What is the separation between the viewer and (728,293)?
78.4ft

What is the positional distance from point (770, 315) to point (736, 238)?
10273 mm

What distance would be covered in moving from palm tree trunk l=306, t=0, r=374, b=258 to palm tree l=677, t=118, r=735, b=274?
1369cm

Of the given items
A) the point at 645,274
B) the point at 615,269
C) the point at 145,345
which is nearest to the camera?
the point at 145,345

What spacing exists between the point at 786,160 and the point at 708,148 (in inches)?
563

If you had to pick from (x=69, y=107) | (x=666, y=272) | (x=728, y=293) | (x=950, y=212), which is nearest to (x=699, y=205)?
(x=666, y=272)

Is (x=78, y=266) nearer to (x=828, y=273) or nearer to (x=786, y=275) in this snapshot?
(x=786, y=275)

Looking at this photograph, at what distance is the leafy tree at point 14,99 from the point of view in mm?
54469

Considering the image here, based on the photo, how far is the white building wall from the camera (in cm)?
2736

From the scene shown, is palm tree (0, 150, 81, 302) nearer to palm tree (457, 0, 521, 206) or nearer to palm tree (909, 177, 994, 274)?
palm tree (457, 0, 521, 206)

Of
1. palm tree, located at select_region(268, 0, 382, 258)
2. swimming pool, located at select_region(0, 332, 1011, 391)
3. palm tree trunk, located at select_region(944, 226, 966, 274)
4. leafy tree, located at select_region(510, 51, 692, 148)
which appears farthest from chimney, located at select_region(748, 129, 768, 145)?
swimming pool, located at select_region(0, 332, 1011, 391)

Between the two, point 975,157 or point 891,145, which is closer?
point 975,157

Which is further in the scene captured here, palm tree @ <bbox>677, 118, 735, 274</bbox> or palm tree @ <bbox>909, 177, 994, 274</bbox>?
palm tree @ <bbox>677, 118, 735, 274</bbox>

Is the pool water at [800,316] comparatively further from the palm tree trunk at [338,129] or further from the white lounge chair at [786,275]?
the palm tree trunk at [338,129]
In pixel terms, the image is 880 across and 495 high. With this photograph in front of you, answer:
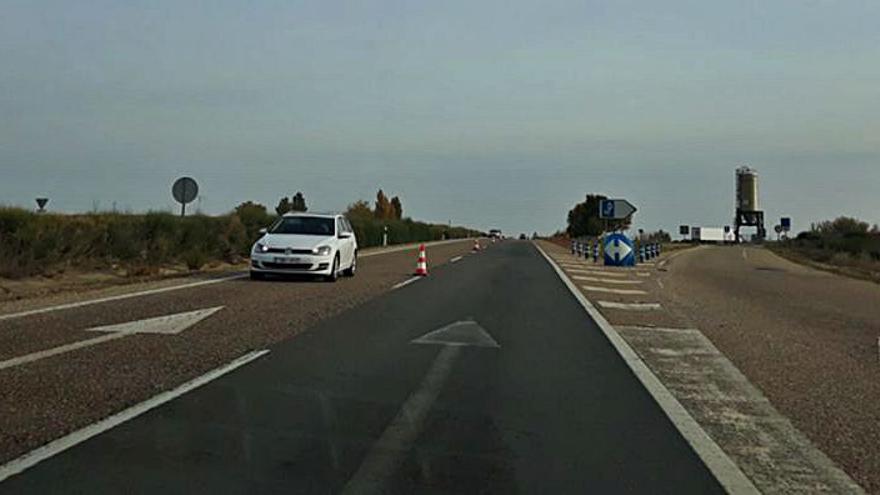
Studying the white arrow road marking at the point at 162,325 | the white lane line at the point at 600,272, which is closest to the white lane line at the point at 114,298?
the white arrow road marking at the point at 162,325

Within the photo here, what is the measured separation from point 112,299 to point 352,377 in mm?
- - -
▶ _GOAL_
Beginning at the line that contains "What spacing exists", give the remaining lines of the records again exactly, through the last one. Leave out pictures.

▶ _TASK OUTPUT_
What spacing exists between the point at 786,160 and the point at 708,148 (in inches)?
563

If you had to pick from (x=69, y=107) | (x=666, y=272) | (x=728, y=293) | (x=950, y=212), which is nearest to (x=699, y=205)?
(x=666, y=272)

Is (x=78, y=266) nearer to (x=828, y=273) or nearer to (x=786, y=275) in this snapshot?
(x=786, y=275)

Looking at this photograph, at what distance is the leafy tree at point 14,99 from the point of view in mm?
54469

Considering the image here, based on the photo, how far is the white building wall from the camera (in cm)?
2736

From the scene shown, is palm tree (0, 150, 81, 302) nearer to palm tree (457, 0, 521, 206) or nearer to palm tree (909, 177, 994, 274)?
palm tree (457, 0, 521, 206)

Of
1. palm tree, located at select_region(268, 0, 382, 258)
2. swimming pool, located at select_region(0, 332, 1011, 391)
3. palm tree trunk, located at select_region(944, 226, 966, 274)
4. leafy tree, located at select_region(510, 51, 692, 148)
which appears farthest from chimney, located at select_region(748, 129, 768, 145)?
swimming pool, located at select_region(0, 332, 1011, 391)

Between the two, point 975,157 or point 891,145, which is closer?
point 975,157

Which is further in the scene captured here, palm tree @ <bbox>677, 118, 735, 274</bbox> or palm tree @ <bbox>909, 177, 994, 274</bbox>?
palm tree @ <bbox>677, 118, 735, 274</bbox>

Is the pool water at [800,316] comparatively further from the palm tree trunk at [338,129] or further from the white lounge chair at [786,275]?
the palm tree trunk at [338,129]
In pixel terms, the image is 880 across and 495 high. With this photograph in front of you, answer:
Studying the white arrow road marking at the point at 162,325 | the white lane line at the point at 600,272, which is closest to the white lane line at the point at 114,298?
the white arrow road marking at the point at 162,325

Within the photo here, what is the measured separation from point 112,299 to point 352,377 in mm?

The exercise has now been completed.